AudienceScience has been in business for more than a decade, starting out as an ad network and later adding demand-side and data-management abilities. Last year, the company took the relatively big step of closing its network business.
Now, in its bid to be viewed as a one-stop shop for digital advertisers, AudienceScience, like many others, is fully rolling out its reserved ad sales programmatic tool, Gateway Media Direct. The new tool broadens AudienceScience's existing Gateway platform, a DSP/DMP hybrid.
"The idea of what is considered 'programmatic' is changing and so we think this offers the best of both worlds," said CEO Mike Peralta. "Gateway Media Direct … still allows advertisers to see their users across the entire buy, whether that user is on a direct bought impression or an exchange-based one."
These days, AudienceScience is all about SaaS. Its business model rests on charging clients like Procter & Gamble – one of about 30 marketer customers -- an annual fee, as opposed to its past practice of charging based on the volume of impressions.
"In order to be a successful company in this space, you have to either be a solution set for the advertiser or the publisher," Peralta said. "So we thought it would be best to focus on one thing, and that's being a solution set for the advertiser."
Peralta compared AudienceScience to enterprise software provider SAP in that it provides managed services to marketers and connects them with sellers. Asked what these new roles portend for agencies, Peralta said media shops will morph into being "system integrators."
That role is still a few years off, and Peralta acknowledged that there are a lot of other ad-tech companies who are also making the transition to an SaaS model.
For now, though the company charges clients an annual fee to use its platform, it still has to deal with the "old way" of receiving IOs from the agencies and clients.
"The majority of networks, DSPs and networks have fleets of ad salespeople who are calling media buyers all day trying to get a monthly IO," said Emily Riley, AudienceScience's VP for marketing and product. "That creates complexity – everybody has an incentive to complete the IO, whether it's good for the client or not. And the advertiser loses out in the end. We have a partnership with the advertiser directly, and with the agency. All media buying is passed through to the publisher at cost and the advertisers just pays us an annual flat fee to decide."
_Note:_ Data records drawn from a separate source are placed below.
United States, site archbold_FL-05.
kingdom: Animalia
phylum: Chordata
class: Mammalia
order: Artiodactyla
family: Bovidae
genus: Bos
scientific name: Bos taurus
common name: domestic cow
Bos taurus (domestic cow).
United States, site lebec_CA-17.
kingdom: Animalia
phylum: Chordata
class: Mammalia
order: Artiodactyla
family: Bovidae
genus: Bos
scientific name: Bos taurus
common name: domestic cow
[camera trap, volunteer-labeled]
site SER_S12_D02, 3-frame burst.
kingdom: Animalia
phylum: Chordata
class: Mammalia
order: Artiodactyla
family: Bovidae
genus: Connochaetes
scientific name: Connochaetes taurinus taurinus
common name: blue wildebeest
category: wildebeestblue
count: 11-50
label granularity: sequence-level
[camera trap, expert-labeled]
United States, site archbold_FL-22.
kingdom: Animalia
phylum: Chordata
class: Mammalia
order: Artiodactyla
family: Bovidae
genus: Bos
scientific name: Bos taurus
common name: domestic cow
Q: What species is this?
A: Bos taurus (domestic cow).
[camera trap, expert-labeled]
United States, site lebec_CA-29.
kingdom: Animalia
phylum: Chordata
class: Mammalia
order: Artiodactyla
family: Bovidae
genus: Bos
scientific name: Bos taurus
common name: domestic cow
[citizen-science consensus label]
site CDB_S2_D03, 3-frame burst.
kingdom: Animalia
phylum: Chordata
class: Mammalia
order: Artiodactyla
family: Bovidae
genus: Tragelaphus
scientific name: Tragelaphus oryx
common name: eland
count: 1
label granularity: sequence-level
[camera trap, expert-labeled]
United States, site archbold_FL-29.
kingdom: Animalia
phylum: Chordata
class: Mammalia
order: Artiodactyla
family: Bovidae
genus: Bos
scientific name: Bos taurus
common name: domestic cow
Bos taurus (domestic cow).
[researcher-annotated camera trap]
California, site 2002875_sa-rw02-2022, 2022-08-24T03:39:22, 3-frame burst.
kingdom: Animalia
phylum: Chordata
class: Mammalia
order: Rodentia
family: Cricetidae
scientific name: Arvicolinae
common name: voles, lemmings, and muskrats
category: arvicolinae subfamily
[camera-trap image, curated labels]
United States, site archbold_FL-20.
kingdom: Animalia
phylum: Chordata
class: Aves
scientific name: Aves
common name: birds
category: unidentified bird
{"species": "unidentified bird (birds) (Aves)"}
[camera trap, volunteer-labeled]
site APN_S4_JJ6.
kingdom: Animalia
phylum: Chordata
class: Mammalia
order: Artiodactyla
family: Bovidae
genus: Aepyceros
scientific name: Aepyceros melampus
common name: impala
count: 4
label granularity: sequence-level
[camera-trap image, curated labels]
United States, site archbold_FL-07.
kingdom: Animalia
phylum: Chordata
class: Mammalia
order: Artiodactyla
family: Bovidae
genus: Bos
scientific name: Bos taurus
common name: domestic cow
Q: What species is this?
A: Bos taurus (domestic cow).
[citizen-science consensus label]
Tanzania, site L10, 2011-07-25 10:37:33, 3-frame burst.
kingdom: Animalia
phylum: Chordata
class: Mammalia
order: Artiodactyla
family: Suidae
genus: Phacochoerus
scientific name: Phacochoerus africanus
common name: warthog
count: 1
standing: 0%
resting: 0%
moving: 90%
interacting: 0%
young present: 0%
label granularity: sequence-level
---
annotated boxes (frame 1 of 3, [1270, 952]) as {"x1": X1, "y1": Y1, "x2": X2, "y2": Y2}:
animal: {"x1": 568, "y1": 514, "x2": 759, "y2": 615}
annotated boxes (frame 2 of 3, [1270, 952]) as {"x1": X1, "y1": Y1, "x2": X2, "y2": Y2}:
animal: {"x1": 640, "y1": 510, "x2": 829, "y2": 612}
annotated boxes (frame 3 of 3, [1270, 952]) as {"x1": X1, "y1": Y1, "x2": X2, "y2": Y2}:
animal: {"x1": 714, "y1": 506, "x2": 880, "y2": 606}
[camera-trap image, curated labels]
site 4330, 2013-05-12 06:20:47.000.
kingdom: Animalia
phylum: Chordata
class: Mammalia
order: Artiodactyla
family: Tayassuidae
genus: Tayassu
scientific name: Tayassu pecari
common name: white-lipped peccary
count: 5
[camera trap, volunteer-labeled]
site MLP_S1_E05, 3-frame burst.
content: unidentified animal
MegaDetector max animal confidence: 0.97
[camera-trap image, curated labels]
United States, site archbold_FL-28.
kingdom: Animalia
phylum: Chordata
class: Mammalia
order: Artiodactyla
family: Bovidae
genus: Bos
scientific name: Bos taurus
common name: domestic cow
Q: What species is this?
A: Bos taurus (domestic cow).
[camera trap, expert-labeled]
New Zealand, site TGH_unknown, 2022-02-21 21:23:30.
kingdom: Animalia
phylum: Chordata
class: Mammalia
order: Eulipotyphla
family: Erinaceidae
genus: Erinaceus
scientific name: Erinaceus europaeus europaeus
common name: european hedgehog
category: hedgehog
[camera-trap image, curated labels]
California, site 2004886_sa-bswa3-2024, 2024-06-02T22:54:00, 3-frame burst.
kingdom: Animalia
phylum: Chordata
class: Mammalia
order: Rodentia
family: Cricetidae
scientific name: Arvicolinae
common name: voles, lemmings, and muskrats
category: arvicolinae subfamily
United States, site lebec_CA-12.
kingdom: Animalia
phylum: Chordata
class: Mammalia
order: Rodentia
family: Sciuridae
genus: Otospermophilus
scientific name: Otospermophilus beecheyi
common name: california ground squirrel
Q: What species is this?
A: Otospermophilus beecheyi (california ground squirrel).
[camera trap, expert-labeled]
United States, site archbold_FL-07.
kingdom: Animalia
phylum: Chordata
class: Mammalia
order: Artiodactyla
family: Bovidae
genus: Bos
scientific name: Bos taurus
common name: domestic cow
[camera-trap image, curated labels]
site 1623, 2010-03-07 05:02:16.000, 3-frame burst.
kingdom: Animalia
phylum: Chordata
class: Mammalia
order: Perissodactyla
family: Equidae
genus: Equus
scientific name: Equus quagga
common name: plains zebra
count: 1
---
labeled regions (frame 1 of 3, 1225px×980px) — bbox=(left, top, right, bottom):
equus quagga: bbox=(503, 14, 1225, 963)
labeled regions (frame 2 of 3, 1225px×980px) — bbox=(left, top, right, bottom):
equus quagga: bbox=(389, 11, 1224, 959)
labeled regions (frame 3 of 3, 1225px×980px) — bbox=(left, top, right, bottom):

In other words, there is absolutely no incentive to increase the volume to get AudienceScience's margins up, or to use arbitrage in order to make money on the deal, Riley said.
Next steps: AudienceScience delivers 2.5 billion impressions every month. It also processes more than 10 billion impressions through the DSP/DMP side of the business. Video is becoming a bigger deal. In order to meet the scale, AudienceScience needs more engineers. While Peralta wouldn't discuss staffing numbers, he did acknowledge that the company had to shed employees when it closed the ad net business.
Since that time, the company has increased its engineering team by 10%. It plans to continue to ramp hiring on the client services and product side.
"By Q1 or Q2, we will probably have made up the loss of the network positions with engineering posts," Peralta said.
The 80% cut: AudienceScience's evolution started several years ago, when it changed its name from Revenue Science (yes, it used two separate words then) and created a behavioral targeting network in 2009. That was followed by its move into real-time bidding and building out its DSP and DMP business.
Ultimately, its global clients suggested combining the DSP and DMP into an integrated audience targeting and management platform. Clients also demanded that AudienceScience not take a margin. "And we want you to be transparent," Riley said clients told the company. "So we created a totally open platform, where they can buy and manage media for a flat fee."
Being that "one-stop shop" eliminates, on average, about 80% of the cost of buying media for AudienceScience's clients, Riley said.
"That's what doing away with being a 'black box' can add up to," Riley said.